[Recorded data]

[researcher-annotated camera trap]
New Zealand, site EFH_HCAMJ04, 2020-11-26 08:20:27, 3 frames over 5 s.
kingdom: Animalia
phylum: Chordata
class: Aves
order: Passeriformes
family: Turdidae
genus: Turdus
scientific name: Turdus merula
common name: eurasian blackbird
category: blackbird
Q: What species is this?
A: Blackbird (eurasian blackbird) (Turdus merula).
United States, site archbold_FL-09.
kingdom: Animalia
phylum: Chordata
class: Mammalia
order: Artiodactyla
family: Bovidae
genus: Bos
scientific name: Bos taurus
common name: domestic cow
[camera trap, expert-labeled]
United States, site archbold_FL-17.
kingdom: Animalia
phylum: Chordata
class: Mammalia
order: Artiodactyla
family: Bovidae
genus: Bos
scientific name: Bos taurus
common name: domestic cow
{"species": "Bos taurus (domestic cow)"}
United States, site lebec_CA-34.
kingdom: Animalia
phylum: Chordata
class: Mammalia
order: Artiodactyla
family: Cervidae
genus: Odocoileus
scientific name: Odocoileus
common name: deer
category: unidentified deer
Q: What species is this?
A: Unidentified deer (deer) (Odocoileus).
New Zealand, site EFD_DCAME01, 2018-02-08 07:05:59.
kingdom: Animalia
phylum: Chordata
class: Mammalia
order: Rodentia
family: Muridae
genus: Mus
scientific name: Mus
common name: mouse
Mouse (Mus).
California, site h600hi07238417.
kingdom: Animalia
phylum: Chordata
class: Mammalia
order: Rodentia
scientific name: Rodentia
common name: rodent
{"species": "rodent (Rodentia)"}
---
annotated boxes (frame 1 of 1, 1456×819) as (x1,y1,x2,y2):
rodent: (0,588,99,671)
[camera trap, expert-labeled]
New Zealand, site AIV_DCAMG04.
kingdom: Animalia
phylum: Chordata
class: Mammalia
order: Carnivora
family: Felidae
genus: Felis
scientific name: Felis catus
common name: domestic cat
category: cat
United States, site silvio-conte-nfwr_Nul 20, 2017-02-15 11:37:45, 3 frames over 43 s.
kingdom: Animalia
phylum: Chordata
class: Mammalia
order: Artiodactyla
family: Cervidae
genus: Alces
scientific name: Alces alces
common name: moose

- _EXERCISE PROMPT_
Which lines of the entries above contain the string "domestic"? Copy each one.

- _SOLVED PROBLEM_
common name: domestic cow
common name: domestic cow
{"species": "Bos taurus (domestic cow)"}
common name: domestic cat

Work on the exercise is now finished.